If you don’t believe me, my prediction has already become true. Five countries have reported the new strain so far. No doubt more countries will report cases as well. One of the people with the new variant travelled on 19 December, two days before the ban on travel was imposed. While it is important to try to contain the problem, this policy failed before it was even implemented.

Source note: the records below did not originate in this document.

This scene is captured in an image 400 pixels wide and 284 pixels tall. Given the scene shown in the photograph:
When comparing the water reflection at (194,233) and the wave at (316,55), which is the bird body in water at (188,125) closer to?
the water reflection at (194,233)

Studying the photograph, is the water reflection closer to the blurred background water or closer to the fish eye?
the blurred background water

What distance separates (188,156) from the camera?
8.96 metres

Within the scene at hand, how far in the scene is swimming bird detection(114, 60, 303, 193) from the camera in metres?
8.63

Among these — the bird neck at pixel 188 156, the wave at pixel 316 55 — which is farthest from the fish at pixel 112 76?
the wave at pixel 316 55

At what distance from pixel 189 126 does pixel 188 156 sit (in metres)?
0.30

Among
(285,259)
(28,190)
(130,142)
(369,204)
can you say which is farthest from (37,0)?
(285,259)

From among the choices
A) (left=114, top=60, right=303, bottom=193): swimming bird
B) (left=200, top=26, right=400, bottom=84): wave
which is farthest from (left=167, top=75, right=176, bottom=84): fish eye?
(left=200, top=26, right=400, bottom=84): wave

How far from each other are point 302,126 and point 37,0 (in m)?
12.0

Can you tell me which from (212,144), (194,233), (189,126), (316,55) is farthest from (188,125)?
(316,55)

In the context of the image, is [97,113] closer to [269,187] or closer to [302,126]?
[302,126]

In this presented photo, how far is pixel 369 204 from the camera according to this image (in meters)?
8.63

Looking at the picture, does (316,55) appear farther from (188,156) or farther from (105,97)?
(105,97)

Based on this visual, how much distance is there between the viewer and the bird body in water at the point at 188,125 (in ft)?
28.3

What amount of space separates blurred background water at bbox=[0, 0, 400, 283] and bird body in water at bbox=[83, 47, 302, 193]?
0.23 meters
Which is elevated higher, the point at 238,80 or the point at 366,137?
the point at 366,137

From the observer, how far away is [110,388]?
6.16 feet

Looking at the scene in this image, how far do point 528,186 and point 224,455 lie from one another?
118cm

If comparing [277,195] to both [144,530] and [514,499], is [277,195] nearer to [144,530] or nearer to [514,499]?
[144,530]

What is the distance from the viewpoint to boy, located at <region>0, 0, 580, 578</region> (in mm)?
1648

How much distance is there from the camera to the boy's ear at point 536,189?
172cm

The French response was chaotic and poorly communicated. The UK was not warned that the vital link between us and France would be totally closed in the middle of the night, for two days! This stranded thousands of lorry drivers in Kent, unable to go anywhere. The response was also highly destructive. Shutting down vital trade links is not a viable response. The risk from a solitary driver is extremely low.
The fact that Macron did not warn anyone beforehand that this was going to happen shows that it was a hastily conceived response. It was a knee-jerk reaction to a problem he thought he could contain, but he has not. The consequences were not thought out at all. Macron overreacted.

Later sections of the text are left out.